Home » Milano » Immobiliare, a Milano nel 2025 impennata di compravendite. E il fatturato vola verso i 12 miliardi di euro

Immobiliare, a Milano nel 2025 impennata di compravendite. E il fatturato vola verso i 12 miliardi di euro

Il capoluogo lombardo traina la ripresa con 26mila transazioni e un fatturato di quasi 12 miliardi. Ma l’offerta di nuove case è ai minimi: pesano le inchieste urbanistiche e i ritardi burocratici

Immobiliare, a Milano nel 2025 impennata di compravendite. E il fatturato vola verso i 12 miliardi di euro

Milano si riprende il podio come mercato immobiliare più dinamico d’Italia. Secondo i dati del Quarto Osservatorio sull’Abitare presentato oggi al Forum dell’Abitare 2026, la città ha chiuso il 2025 con una crescita netta: 26mila compravendite nel solo comune (+8,3% rispetto all’anno precedente) e oltre 81.500 se si considera l’area metropolitana funzionale.

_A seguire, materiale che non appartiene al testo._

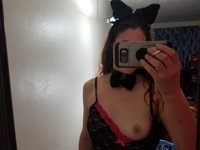 Naughty amateur girl hot selfies
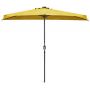 Mirpol Falkon parasol ogrodowy 2,7 m połówka limonka zdj.3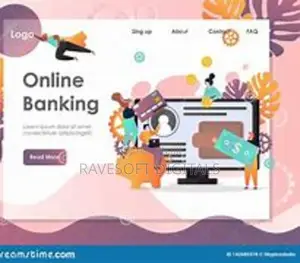 Online Banking Website Design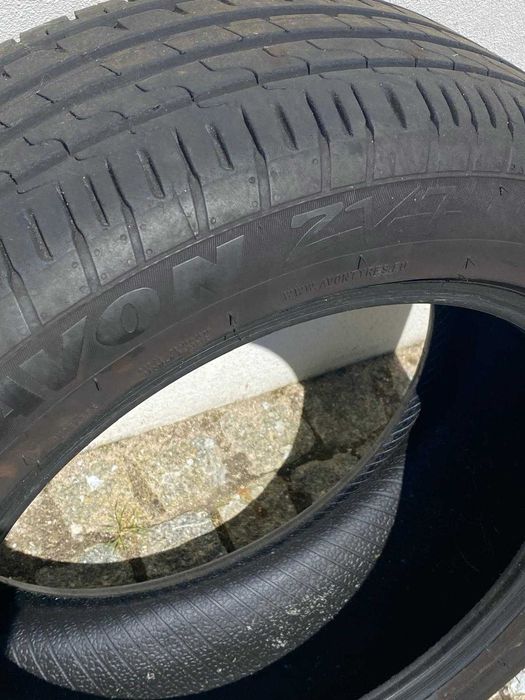 Pneu seminovo (sobresselente) 205/55/R16 GoodYear, Avon, Continental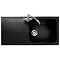 Rangemaster Amethyst 1000 x 500mm Igneous Granite Ash 1.0B Inset Sink Profile Large Image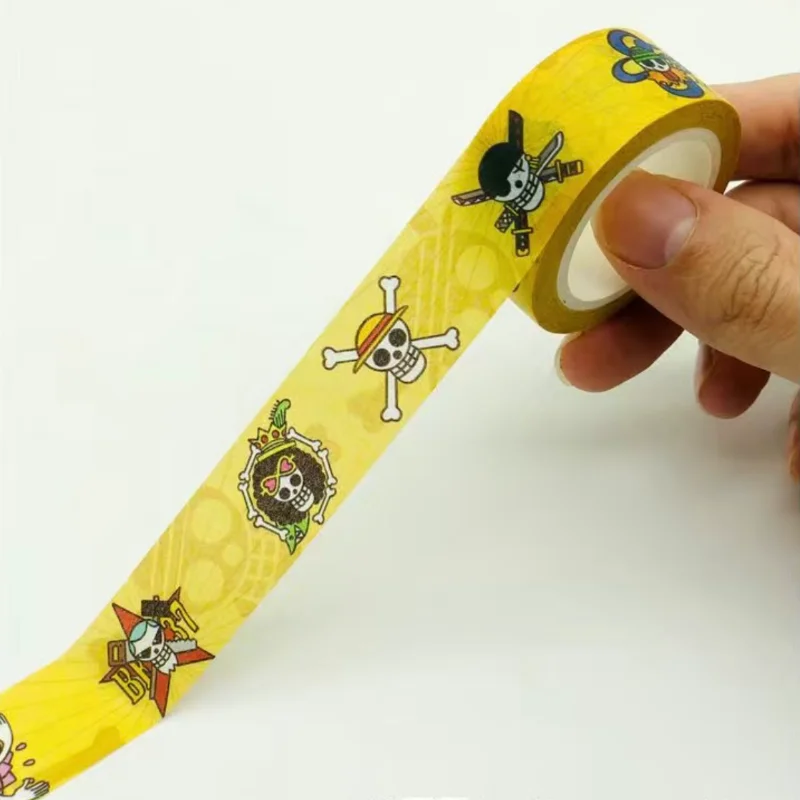 Bandai One Piece Washi Tape 10mX2cm
Bandai One Piece Washi Tape 10mX2cm
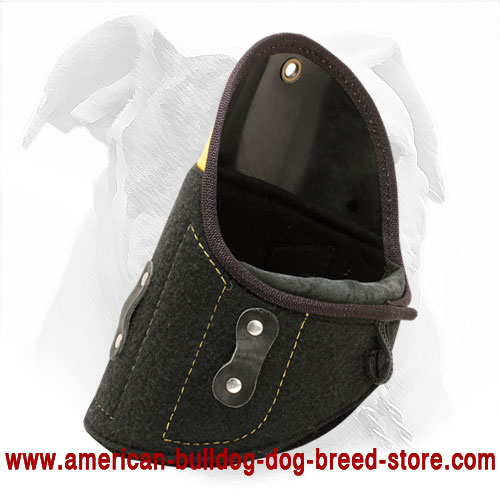 Durable American Bulldog Shoulder Protector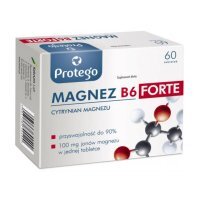 Protego Magnez B6 Forte tabletki, 60 szt.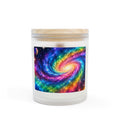 Frosted Glass Candle, 11oz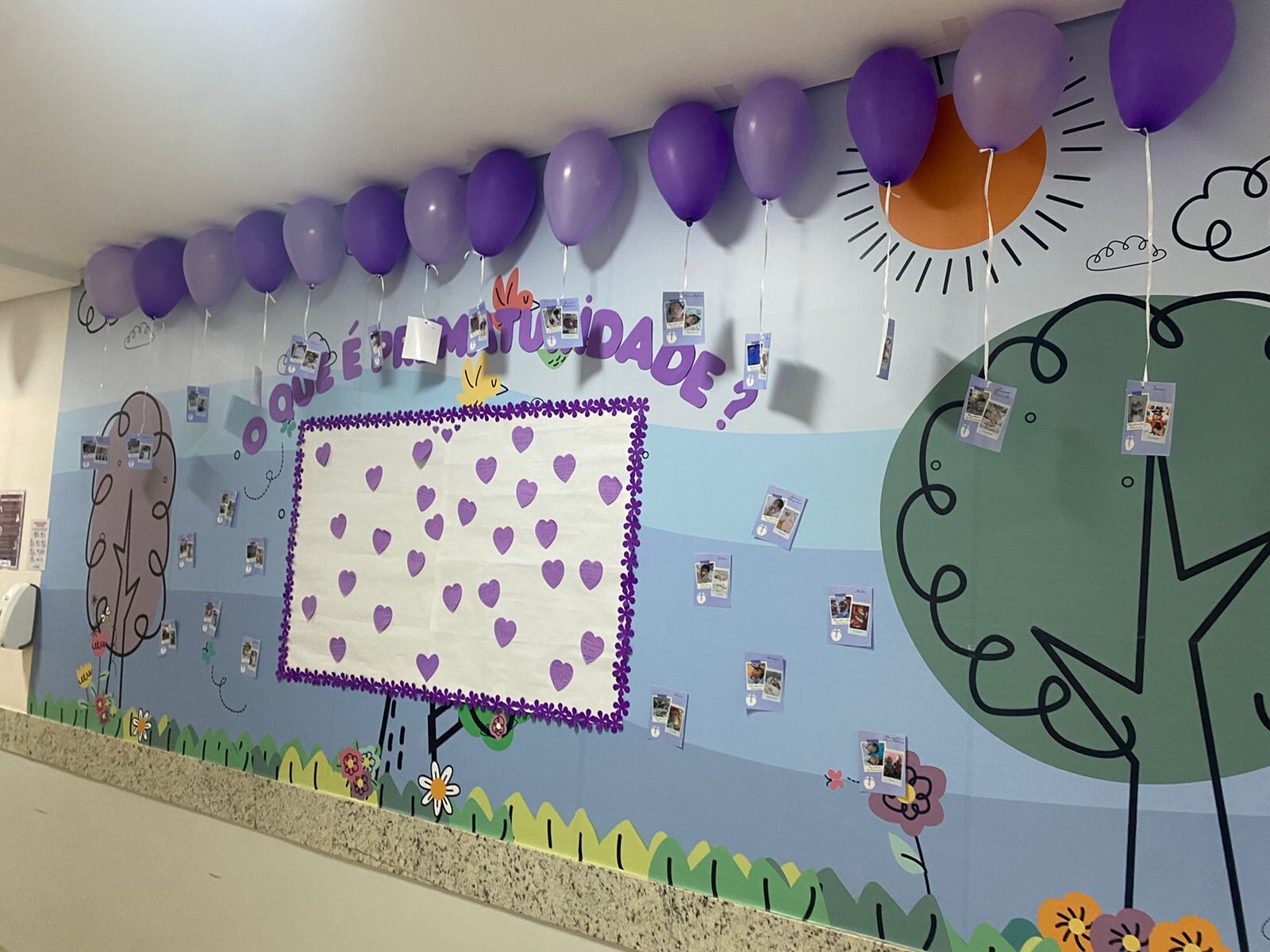 Célia Câmara e Dona Íris celebram Novembro Roxo7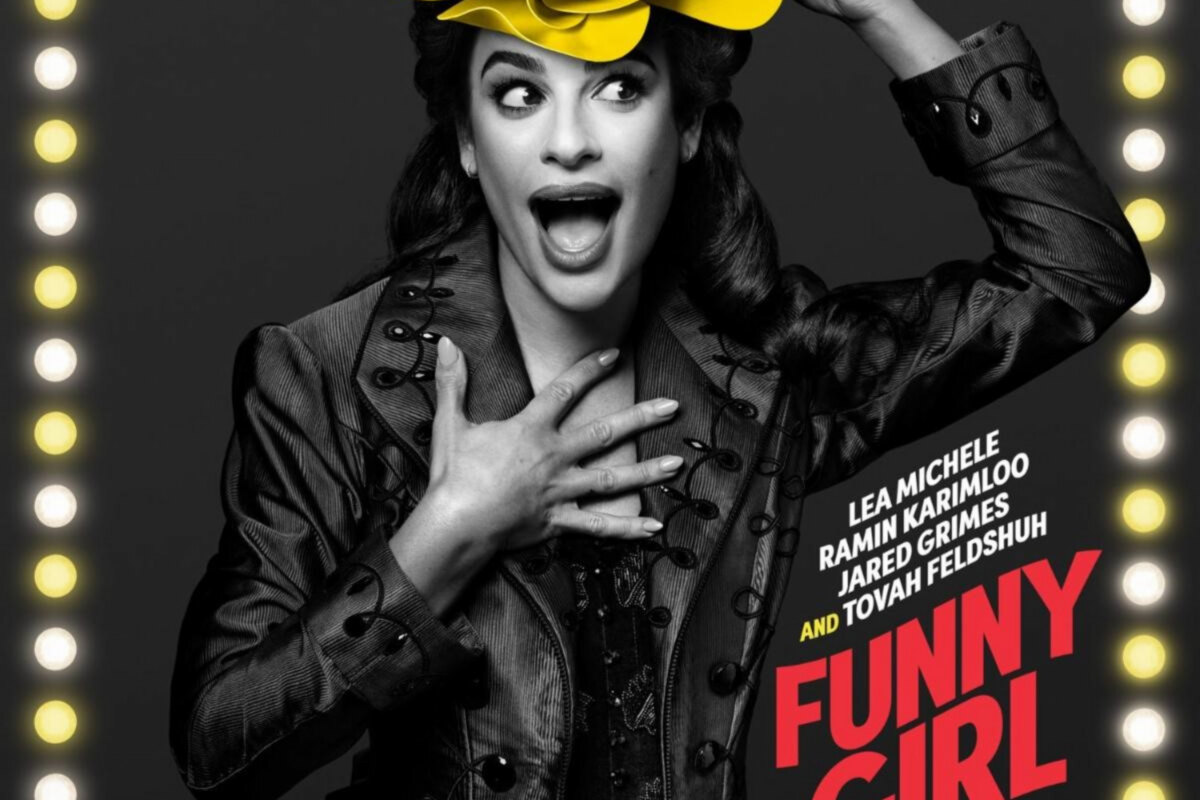 Lea Michele Leads the Funny Girl Broadway Cast Recording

Il fatturato ha toccato quota 11,8 miliardi di euro, alimentato soprattutto dal segmento di lusso e dal ritorno degli investitori internazionali.

Continua la salita del mattone milanese: oltre gli 11 mila euro al mq nelle zone centrali

I prezzi a Milano continuano la loro corsa verso l’alto, spinti da una domanda solida ma frenati da una carenza di offerta che l’Osservatorio definisce “cronica“. Nel 2025, i valori medi si sono attestati a 10.850 euro al metro quadro nelle zone centrali, 6.350 euro in quelle semicentrali e poco sotto i 4.000 euro nelle periferie. Le proiezioni per il 2026 prevedono un ulteriore rincaro medio del 4%, con il centro città destinato a superare stabilmente la soglia degli 11.400 euro al metro quadro.

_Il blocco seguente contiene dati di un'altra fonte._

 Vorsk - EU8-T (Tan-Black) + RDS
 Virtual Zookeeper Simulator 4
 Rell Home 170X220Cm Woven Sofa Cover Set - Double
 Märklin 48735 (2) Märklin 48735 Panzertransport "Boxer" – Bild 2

L’impasse del “nuovo” tra inchieste e burocrazia porta gli acquirenti verso l’hinterland

Nonostante il dinamismo degli scambi, Milano soffre un rallentamento sul fronte delle nuove costruzioni. Giuseppe Crupi, CEO di Abitare Co., ha evidenziato come l’incertezza legata alle inchieste urbanistiche e le lungaggini burocratiche stiano bloccando i cantieri. Questo squilibrio sta spingendo una fetta crescente di potenziali acquirenti verso l’hinterland milanese, dove l’offerta di nuove iniziative è maggiore e i prezzi risultano più sostenibili per le famiglie e i giovani professionisti.

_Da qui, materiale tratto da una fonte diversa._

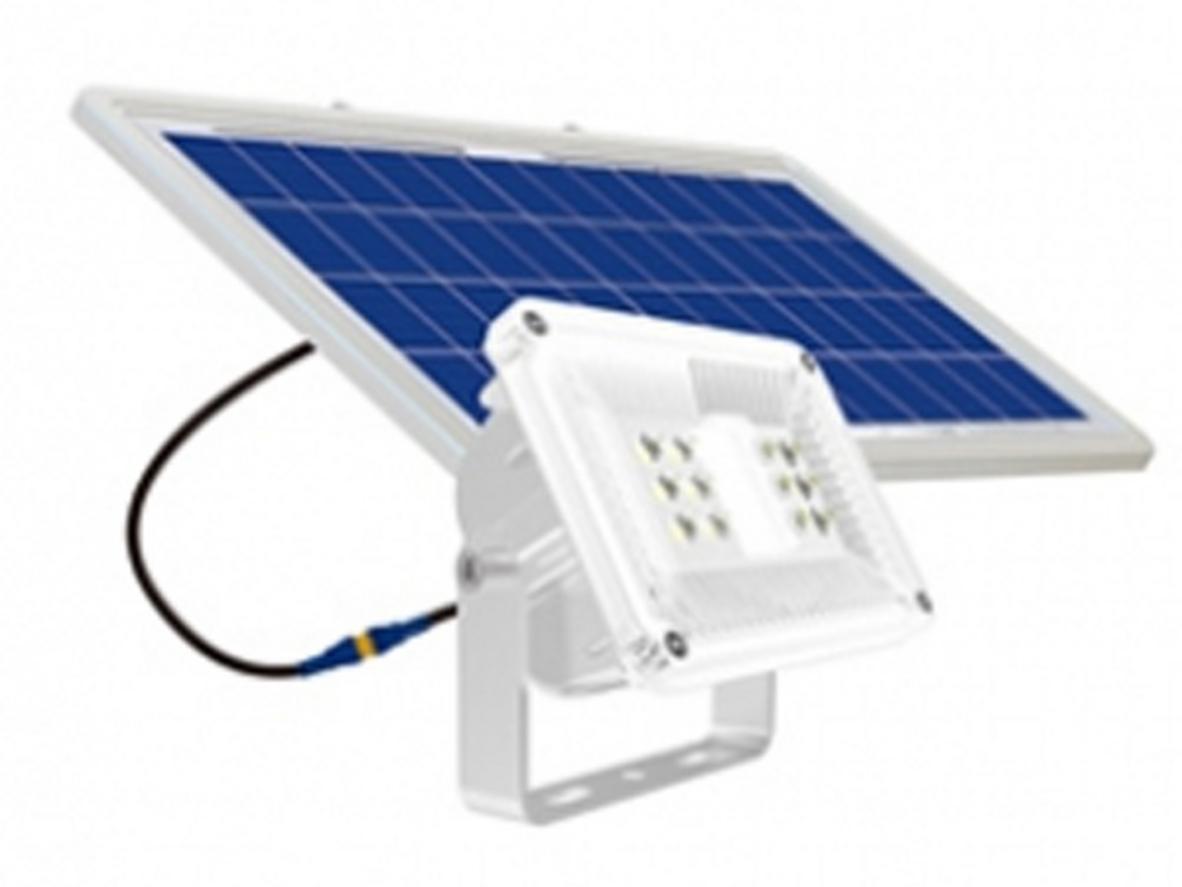 Tổng quan Đèn led chiếu pha năng lượng mặt trời CP01SL/10W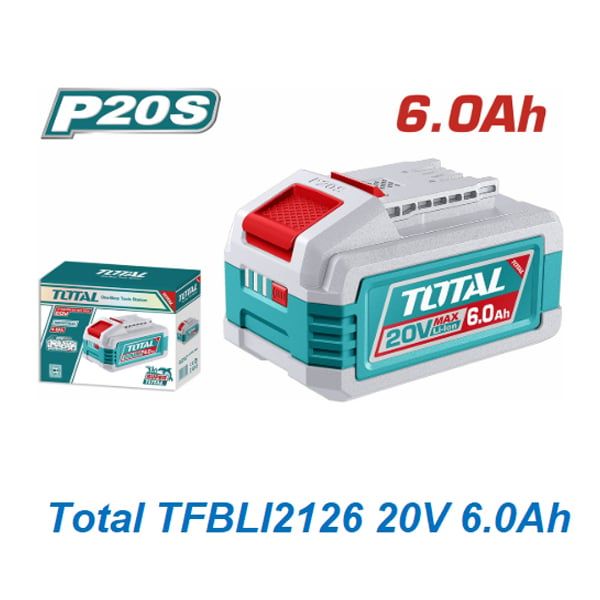  Pin Lithium-Ion Total TFBLI2126 20V 6.0Ah 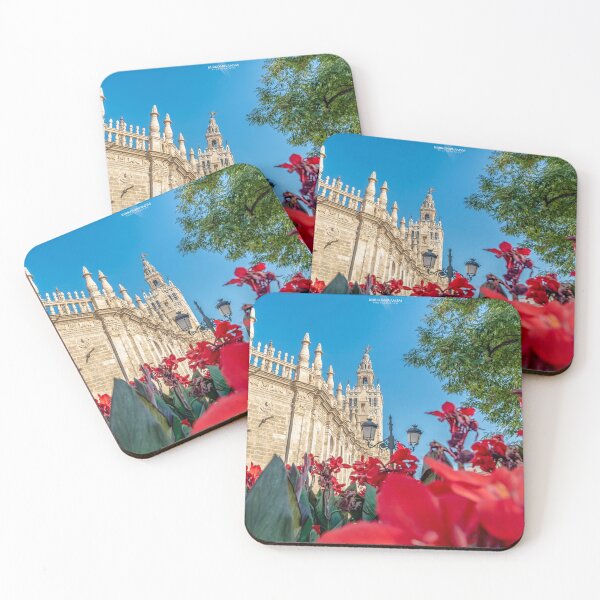 Item preview, Seville Cathedral Giralda Flores designed and sold by Sevillanism.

Il quadro nazionale è positivo: la casa resta il rifugio degli italiani

Il dinamismo milanese si inserisce in un contesto nazionale estremamente positivo per il comparto residenziale. In Italia, il fatturato complessivo ha sfiorato i 135 miliardi di euro nel 2025 (+8,25%), con circa 770mila abitazioni compravendute. La casa si conferma il principale investimento strategico per le famiglie: si stima che entro la fine del 2026 le transazioni possano raggiungere quota 800mila unità, supportate da una ricchezza immobiliare che continua a essere pilastro del sistema economico e sociale del Paese.

Un’Italia a due velocità e la sfida della rigenerazione urbana

Il rapporto sottolinea tuttavia un’Italia a due velocità. Se Milano e Roma assorbono da sole oltre il 70% della nuova offerta abitativa nazionale (circa 17.200 unità totali), le città del Sud e realtà come Venezia e Palermo restano ai margini dello sviluppo edilizio. Mario Breglia, Presidente di Scenari Immobiliari, ha rimarcato come la sfida per il prossimo futuro sia favorire la produzione di nuova offerta di qualità e accelerare i processi di rigenerazione urbana, elementi necessari per mitigare la pressione sui prezzi e garantire l’accesso all’abitazione.